Klik.
Tiada yang lebih menyakitkan hati seorang ibu selain dibenci darah dagingnya sendiri. Karenanya, anak sungai di mata Arin mengalir jauh. Jauh sampai ke lautan rindu yang membentang membatasi mereka.
"Bu!

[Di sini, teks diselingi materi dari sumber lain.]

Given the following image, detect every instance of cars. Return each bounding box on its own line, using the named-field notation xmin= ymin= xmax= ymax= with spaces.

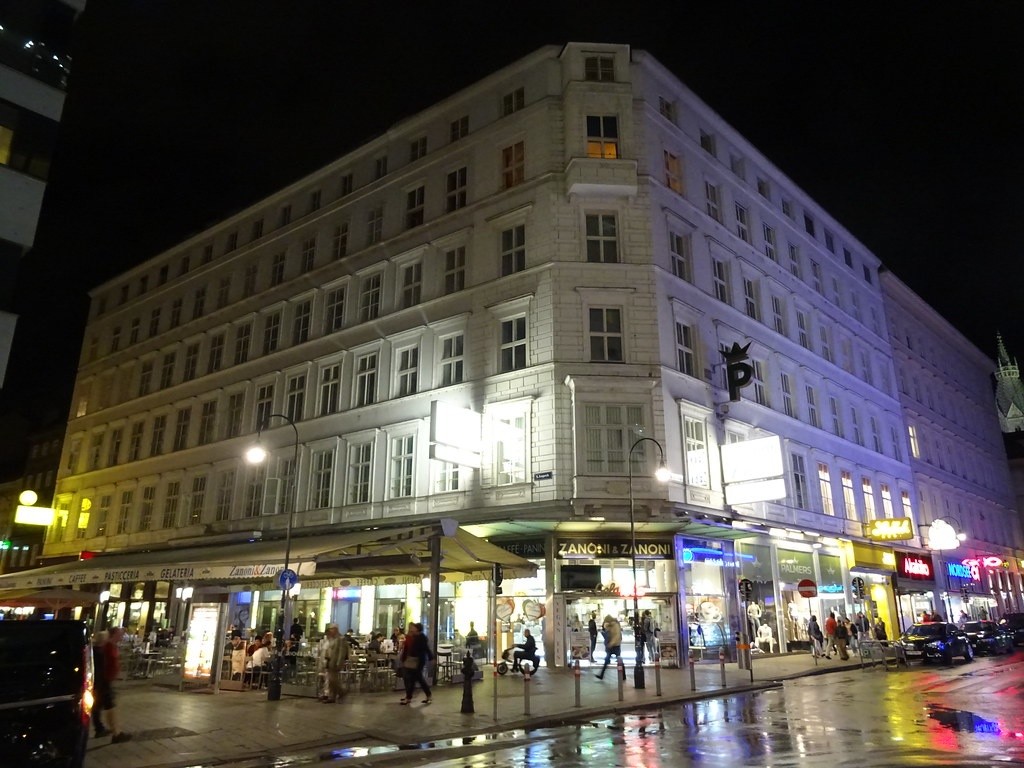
xmin=961 ymin=621 xmax=1014 ymax=656
xmin=0 ymin=619 xmax=95 ymax=768
xmin=894 ymin=622 xmax=974 ymax=667
xmin=1004 ymin=613 xmax=1024 ymax=644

Bu Arin!" Ketukan disertai seruan berulang-ulang mengagetkan Arin yang bersimbah airmata di atas ranjangnya.
"Ada apa, Mpok?"
"Maap, Bu. Saya mau ngomong," ujar Mpok Nasipe takut-takut. "Eh, Ibu abis nangis ye?"
Arin meletup. Ia sudah bersusah-payah menghapus airmatanya lalu tergopoh-gopoh membukakan pintu. Dan hanya mendapati pertanyaan sepele itu.
"Dari tadi itu aja pertanyaanmu. Bosen!" sahutnya tajam. "Iya, saya nangis. Emang kenapa? Sekarang kamu mau ngomong apa?!"
Nyali Mpok Nasipe ciut. "Eh, maap, Bu. Maksudnye..."
"Saya sibuk. Tidak mau diganggu. Upah nyuci kamu kan nanti akhir bulan. Masih tiga minggu lagi. Sudah sana!"
Nah, itu maksudnye. Mau kasbon!
Sayang sudah nasib suara hati untuk tak terdengar orang. Pintu kamar sudah ditutup keras. Setengah dibanting.